Classic Shrimp and Grits is an out-of-this-world meal for any time of day. Creamy cheese grits topped with a fresh tomato sauce studded with tender, flavor-packed shrimp and vegetables…what’s not to love? “Yellow grits” (not “quick cooking” or “instant”) are most often used in this dish and can usually be found in the organic grains section. That being said, you can also prepare this with the white “old-fashioned” grits sold in the breakfast aisle.

Shrimp & Grits
Prep time
Cook time
Total time
Recipe type: Everyday Meals
Makes: 4 Dinner portions
  • 4 cups water
  • ½ teaspoon salt, divided
  • ½ teaspoon pepper, divided
  • 1 cup stone-ground grits
  • 1 tablespoon olive oil
  • 1 ¼ pounds extra large raw shrimp, peeled and deveined
  • 1 cup diced yellow onion
  • ½ cup diced green bell pepper
  • 2 teaspoons minced garlic
  • 1 large tomato, diced
  • 1 tablespoon tomato paste
  • 2 teaspoons lemon juice
  • ½ teaspoon dried thyme
  • 2 tablespoons butter
  • ¼ cup shredded sharp Cheddar cheese
  • 2 tablespoons chopped fresh parsley
  1. In a sauce pot over high heat, bring the 4 cups of water, ¼ teaspoon of the salt, and ¼ teaspoon of the pepper to a boil. Add the grits, cover, and reduce heat to low. Let cook for 20–25 minutes, or until all water is absorbed.

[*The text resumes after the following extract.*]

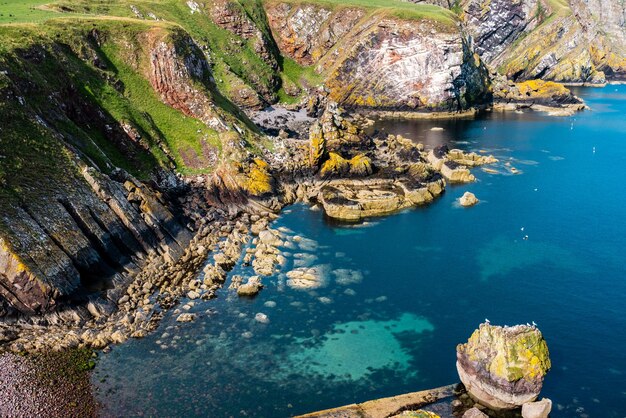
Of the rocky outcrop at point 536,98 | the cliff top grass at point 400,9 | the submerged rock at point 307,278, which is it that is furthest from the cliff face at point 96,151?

  2. Meanwhile, start preparing the shrimp by placing the olive oil in a large skillet over medium-high heat.
  3. Add the shrimp, onion, bell pepper, and garlic to the skillet, and sauté for 2 minutes.
  4. Stir the diced tomato, tomato paste, lemon juice, thyme, the remaining ¼ teaspoon salt, and the remaining ¼ teaspoon pepper into the shrimp, and continue sautéing for 3 minutes, or until the shrimp are pink on the outside and opaque on the inside.
  5. Once the grits have finished cooking, remove from heat, and stir in the butter and Cheddar cheese.
  6. Serve the cheese grits topped with the shrimp and vegetables, sprinkled with the chopped fresh parsley.
Perfect Portion Shrimp & Grits

HELPFUL TIP: For a little heat, add a pinch of crushed red pepper flakes or a splash of hot sauce in step 4.